掻くことが「正義」とは?(1)

大田です。

 

 

 

 

 

 

 

 

                             
あとぴナビのメルマガで、先週公募した、よしもとのお笑い芸人、麒麟の田村裕さんとあとぴナビの読者の方との交流会が、7/17(水)に、東京駅近くの会議室(フクラシア八重洲)にて行われました。
交流会の模様は、現在、動画やWebの記事をご覧いただけるように準備しております。
8/1(木)より、編集が終わった記事から順次、アップする予定です。

今回の交流会では、読者の方、田村さんともに、さまざまな「アトピー性皮膚炎でお悩みの方の本音」をお聞きすることができました。
その中で、一つ、興味深い「テーマ」がありました。
それは「痒み」に関するテーマです。

アトピー性皮膚炎の方なら、誰しもが分かっていることですが、繰り返し襲ってくる痒みは、健常な方では想像ができない「辛い」ものです。

「掻いても掻いても、痒みが次から次へと生まれてくる」
「皮膚を掻いても、骨が痒い感じで、掻いた気がしない」
「掻きすぎて、傷だらけになって痛みを伴っても、まだ掻きむしってしまう」
「両手を使って届く範囲を掻いて、背中は柱の角に擦りつけて掻いてしまう」

こうした激しい痒みは、実際に経験したことがないと、想像はできても、その「本当の辛さ」は分かりません。
本来、痒みとはヒトの「感覚」です。
皮膚が痒くても、実際に「痒い」と感じているのは「脳」で判断しています。
そして、そういた肌から伝わる情報は、優先順位があることが分かっています。
ヒトの体が得る感覚で、もっとも重要なのは生体維持の判断にも関わることがある「痛み」です。
そのため、「痛み」と他の感覚、例えば「痒み」が同時に生じると、痒みの感覚に痛みの感覚を上書き、「痛み」を優先して脳に伝えようとすることが分かっています。

アトピー性皮膚炎の方でも、痒いときに、その部分を叩くことによる痛み、あるいは頭皮が痒いとき髪の毛を抜く痛みで、痒みを紛らわそうとした経験をお持ちの方もおられると思います。
実際、こうした痛みを皮膚に与えることで、痒み自体の感覚が薄れることがあります。

しかし、アトピー性皮膚炎の状態が悪くなってくると、こうした「痛み」の感覚で上書きができないほど、強い痒みに襲われることもあります。
その猛烈な痒みは、体全体に震えが生じて動くことができなくなり、うずくまって両手で「ゴリゴリ」と肌を削るように掻きむしるしかなかった、と表現された方もおられました。

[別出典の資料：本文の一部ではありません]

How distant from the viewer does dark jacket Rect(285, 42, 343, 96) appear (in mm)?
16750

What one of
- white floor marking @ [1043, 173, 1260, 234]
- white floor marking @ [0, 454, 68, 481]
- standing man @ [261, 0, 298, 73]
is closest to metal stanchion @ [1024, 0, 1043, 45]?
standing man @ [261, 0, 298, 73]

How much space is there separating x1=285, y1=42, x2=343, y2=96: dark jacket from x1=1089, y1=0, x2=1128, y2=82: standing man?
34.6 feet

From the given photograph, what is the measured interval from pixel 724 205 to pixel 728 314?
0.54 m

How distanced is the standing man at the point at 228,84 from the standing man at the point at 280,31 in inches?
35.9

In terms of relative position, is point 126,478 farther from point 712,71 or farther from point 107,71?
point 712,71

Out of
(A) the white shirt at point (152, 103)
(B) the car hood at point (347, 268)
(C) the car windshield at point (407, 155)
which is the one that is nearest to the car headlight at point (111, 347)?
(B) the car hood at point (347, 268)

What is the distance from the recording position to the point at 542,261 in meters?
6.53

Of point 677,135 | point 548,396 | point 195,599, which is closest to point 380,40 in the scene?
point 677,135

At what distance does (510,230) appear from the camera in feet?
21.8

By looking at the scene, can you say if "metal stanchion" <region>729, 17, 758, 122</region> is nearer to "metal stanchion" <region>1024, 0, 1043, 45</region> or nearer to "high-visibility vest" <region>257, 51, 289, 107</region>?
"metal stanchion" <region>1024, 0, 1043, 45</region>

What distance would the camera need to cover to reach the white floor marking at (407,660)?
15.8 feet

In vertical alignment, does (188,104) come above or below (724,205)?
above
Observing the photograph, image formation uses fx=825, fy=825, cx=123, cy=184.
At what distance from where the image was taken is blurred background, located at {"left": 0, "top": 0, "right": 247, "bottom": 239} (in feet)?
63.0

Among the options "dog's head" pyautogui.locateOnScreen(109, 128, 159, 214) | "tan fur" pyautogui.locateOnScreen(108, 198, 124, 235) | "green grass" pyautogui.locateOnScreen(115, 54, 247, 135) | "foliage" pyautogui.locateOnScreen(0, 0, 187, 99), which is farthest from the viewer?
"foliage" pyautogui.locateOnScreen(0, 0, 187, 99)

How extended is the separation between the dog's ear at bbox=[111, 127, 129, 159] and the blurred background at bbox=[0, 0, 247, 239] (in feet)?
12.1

このように、アトピー性皮膚炎の痒みとは、「耐えがたい痒み」であり、その痒みは経験したことがない人が正しく理解できないのも無理はありません。
ところが、アトピー性皮膚炎患者の痒みに対する医師の「アドバイス」は「掻くな」というケースが多いのが現状です。
もちろん、皮膚のバリア機能を考えた場合、掻くことで角質層がダメージを受け、水分保持能力が低下、さらにバリア機能を低下させて、アトピー性皮膚炎の症状を「悪化」させていることは確かです。
そのため、医師の治療自体も「掻かない」ためにどうすればよいのか、という主眼において選択されることが多く、必然的に「痒みを抑える」ためのステロイド剤やプロトピックなどの薬剤による治療が中心となります。

つまり、アトピー性皮膚炎治療において、「掻く」という行為は「悪」であると考えられているわけです。
お子さまのアトピー性皮膚炎に対して、「掻いちゃダメ」と反射的に口に出てしまう経験をお持ちの方もおられるでしょう。これも「掻く」ことが肌の状態を悪くさせてしまう、との思いからです。

ところが、このアトピー性皮膚炎の痒み対して、今回の交流会に参加された皆様からは、「掻くことが正義」という発言が出ました。
なぜ「掻くことが正義」となる面があるのか、続きは明日にしたいと思います。

                     
おまけ★★★★大田のつぶやき

アトピー性皮膚炎の痒みの辛さは、アトピー性皮膚炎でない方には理解できない、ということは述べましたが、その逆も然りです。
アトピー性皮膚炎の家族が抱く辛さを、アトピー性皮膚炎の患者自身が正しく分かっていない、というケースもあります。
支えあう環境にある家族は、できるだけ相互の状況を把握できるように努力してほしいですね。